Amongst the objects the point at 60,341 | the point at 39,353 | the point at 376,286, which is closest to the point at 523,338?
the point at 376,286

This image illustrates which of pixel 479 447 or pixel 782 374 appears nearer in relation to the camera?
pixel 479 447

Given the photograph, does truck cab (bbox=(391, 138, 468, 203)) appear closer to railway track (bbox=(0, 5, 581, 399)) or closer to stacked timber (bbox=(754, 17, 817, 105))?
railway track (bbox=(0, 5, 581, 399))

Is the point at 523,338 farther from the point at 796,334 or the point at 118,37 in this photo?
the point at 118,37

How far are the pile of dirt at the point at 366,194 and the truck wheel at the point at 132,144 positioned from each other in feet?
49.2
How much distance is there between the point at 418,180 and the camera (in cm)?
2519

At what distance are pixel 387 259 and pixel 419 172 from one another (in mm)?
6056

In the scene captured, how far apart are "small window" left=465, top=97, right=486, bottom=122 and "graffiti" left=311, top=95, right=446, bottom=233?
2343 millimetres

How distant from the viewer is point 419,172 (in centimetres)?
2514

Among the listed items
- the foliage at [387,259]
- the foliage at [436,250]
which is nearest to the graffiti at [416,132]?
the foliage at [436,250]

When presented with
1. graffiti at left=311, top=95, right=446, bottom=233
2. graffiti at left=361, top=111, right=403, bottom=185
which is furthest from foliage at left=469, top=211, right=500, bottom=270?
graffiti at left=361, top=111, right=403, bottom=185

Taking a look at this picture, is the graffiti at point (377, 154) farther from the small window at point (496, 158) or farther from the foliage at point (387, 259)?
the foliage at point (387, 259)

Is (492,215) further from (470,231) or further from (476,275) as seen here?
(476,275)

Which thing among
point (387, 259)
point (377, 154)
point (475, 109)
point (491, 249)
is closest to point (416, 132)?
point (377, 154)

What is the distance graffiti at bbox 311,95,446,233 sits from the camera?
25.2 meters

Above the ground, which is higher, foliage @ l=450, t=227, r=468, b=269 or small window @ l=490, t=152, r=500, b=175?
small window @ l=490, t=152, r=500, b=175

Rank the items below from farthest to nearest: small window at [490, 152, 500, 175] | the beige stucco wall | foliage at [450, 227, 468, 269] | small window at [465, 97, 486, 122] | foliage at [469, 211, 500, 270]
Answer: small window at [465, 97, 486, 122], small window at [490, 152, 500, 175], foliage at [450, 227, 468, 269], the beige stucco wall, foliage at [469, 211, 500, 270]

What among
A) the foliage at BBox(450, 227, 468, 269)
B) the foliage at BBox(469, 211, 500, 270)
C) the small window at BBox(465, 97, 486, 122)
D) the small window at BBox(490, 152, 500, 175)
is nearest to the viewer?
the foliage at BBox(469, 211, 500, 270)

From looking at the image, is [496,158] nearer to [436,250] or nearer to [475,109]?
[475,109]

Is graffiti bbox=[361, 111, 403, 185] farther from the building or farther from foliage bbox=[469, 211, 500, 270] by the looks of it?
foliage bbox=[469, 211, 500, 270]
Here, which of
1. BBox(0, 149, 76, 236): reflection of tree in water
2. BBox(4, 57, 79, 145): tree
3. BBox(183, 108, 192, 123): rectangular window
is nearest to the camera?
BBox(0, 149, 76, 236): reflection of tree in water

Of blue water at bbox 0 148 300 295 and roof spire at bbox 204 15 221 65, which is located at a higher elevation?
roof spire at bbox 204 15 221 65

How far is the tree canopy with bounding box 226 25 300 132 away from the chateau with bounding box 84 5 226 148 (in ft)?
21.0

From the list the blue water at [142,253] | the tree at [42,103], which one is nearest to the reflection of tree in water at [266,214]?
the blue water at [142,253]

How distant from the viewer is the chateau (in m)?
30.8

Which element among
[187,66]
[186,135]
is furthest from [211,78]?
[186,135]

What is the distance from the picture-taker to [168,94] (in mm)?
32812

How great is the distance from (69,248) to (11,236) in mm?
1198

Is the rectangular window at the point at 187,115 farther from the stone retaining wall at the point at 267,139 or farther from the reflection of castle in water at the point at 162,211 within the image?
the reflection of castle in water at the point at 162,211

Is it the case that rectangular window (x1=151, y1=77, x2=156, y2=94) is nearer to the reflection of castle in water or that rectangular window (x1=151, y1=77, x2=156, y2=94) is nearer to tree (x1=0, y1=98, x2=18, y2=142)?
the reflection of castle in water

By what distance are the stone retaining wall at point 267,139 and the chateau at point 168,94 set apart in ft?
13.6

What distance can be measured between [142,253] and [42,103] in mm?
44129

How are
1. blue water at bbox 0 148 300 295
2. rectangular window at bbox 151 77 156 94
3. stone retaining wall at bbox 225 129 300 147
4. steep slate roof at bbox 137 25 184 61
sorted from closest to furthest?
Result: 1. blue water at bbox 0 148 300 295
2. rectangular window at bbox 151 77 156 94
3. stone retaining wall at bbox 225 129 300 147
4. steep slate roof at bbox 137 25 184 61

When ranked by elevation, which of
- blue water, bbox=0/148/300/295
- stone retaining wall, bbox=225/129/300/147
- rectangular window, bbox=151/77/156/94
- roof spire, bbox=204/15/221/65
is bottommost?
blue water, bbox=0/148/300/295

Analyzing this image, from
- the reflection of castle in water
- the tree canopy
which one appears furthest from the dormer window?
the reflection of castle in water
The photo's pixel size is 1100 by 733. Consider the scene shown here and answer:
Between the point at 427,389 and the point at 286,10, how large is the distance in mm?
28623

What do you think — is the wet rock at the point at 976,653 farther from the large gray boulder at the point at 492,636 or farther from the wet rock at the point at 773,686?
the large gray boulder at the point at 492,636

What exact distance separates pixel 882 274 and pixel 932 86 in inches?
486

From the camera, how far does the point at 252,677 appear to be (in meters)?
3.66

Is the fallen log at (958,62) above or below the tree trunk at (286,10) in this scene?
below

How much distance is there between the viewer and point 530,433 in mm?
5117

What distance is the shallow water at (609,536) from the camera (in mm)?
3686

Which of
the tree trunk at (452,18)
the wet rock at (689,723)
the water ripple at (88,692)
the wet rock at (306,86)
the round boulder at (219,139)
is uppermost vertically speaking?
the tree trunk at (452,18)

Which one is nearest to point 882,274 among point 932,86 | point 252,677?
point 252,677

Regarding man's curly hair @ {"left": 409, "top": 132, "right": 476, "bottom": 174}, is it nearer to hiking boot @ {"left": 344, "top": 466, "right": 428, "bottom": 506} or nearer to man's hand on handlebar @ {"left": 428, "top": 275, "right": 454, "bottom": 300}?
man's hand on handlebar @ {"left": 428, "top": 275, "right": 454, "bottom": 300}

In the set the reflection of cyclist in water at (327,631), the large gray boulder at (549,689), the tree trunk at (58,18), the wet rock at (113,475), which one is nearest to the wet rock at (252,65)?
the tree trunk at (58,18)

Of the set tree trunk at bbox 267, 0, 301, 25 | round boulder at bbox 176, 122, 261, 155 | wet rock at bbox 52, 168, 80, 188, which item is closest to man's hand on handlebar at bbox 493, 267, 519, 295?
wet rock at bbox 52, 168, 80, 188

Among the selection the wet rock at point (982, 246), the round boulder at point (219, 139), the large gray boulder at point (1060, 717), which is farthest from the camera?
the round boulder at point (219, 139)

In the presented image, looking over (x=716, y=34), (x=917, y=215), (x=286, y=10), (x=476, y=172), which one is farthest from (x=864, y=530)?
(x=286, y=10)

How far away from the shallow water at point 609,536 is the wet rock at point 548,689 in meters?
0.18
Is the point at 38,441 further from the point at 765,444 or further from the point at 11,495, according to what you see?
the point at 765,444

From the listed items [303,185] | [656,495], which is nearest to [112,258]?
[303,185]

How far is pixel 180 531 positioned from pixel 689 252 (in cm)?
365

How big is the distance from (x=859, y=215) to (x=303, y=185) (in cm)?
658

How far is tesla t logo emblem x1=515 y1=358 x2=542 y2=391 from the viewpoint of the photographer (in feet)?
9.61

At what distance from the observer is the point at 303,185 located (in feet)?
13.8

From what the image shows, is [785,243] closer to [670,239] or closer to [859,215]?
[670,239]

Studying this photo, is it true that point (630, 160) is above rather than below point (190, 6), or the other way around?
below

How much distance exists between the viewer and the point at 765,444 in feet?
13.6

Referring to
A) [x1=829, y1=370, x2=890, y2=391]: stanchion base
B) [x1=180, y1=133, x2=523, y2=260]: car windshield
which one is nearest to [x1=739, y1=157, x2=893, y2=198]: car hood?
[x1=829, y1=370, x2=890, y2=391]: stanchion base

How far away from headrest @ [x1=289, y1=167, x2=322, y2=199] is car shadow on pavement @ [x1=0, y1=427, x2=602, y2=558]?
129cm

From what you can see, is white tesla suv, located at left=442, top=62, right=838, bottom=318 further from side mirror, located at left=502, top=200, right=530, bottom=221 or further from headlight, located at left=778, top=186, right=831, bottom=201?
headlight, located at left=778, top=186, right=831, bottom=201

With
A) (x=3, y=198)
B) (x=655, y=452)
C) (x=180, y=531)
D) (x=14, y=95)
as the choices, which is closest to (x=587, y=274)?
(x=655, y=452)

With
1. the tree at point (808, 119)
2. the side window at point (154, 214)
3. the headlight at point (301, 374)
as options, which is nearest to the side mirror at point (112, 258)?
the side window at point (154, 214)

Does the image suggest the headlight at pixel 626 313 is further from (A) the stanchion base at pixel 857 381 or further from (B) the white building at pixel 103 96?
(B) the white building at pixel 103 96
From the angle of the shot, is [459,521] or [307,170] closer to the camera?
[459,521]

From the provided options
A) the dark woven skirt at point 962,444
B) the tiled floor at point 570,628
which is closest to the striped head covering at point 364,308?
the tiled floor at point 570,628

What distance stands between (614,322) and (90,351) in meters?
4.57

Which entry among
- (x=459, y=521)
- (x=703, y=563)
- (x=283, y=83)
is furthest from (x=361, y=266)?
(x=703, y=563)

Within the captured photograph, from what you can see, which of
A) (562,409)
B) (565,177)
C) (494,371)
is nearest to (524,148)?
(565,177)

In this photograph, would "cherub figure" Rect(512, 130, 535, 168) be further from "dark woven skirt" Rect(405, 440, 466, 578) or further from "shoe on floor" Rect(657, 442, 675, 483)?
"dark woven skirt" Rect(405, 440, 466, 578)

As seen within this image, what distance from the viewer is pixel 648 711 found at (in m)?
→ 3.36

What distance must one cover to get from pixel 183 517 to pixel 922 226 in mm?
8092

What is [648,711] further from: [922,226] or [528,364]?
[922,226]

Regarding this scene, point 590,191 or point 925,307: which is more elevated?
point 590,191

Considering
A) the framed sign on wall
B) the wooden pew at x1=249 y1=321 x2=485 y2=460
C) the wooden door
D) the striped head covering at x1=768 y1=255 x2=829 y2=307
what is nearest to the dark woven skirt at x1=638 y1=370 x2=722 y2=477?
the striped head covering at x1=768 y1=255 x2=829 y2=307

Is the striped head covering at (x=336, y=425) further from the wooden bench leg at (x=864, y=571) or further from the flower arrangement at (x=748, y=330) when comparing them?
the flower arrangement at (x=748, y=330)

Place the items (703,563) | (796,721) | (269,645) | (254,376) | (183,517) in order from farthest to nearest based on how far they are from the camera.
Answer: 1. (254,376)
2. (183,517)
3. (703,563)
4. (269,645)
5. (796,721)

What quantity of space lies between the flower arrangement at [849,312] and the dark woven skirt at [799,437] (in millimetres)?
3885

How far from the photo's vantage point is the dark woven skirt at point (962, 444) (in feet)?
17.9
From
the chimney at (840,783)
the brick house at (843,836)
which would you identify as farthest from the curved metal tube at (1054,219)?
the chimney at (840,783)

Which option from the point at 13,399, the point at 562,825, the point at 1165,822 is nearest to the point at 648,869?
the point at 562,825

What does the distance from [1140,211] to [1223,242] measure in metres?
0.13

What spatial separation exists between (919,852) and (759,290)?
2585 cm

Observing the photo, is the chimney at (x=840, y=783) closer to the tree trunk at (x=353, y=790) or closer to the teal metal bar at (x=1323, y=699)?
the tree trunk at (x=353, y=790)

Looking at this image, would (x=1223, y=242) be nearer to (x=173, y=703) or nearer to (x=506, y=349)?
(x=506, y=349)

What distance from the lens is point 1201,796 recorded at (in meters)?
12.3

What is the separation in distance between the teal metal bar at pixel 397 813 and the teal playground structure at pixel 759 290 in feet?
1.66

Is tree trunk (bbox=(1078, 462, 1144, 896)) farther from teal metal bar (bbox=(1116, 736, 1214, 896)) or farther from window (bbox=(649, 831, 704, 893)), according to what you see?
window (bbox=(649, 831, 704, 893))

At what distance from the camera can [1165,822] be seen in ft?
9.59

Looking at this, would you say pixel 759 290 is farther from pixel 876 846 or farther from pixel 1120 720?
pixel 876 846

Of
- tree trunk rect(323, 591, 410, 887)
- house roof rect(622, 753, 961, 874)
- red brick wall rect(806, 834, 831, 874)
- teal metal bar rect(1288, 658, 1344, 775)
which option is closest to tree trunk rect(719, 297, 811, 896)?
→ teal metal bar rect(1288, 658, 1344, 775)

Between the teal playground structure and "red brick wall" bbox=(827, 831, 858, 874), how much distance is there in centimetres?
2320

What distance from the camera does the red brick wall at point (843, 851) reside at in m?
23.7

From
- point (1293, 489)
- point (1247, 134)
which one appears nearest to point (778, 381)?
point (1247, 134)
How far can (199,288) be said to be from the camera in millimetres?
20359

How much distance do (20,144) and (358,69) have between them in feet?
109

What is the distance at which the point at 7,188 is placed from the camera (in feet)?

⁂

• Written task
Quote, without alteration, the final stretch of the entries: the line with "Between the teal playground" onward to the last line.

• The solution
Between the teal playground structure and "red brick wall" bbox=(827, 831, 858, 874), how much distance is there in centimetres?
2320

What distance from the camera does the red brick wall at point (843, 851) reside at in m?
23.7

From
- point (1293, 489)
- point (1247, 134)
which one appears nearest to point (778, 381)?
point (1247, 134)
How far can (199,288) be said to be from the camera in millimetres?
20359

How much distance do (20,144) and (358,69) have between them in feet?
109

What is the distance at which the point at 7,188 is placed from the camera (in feet)?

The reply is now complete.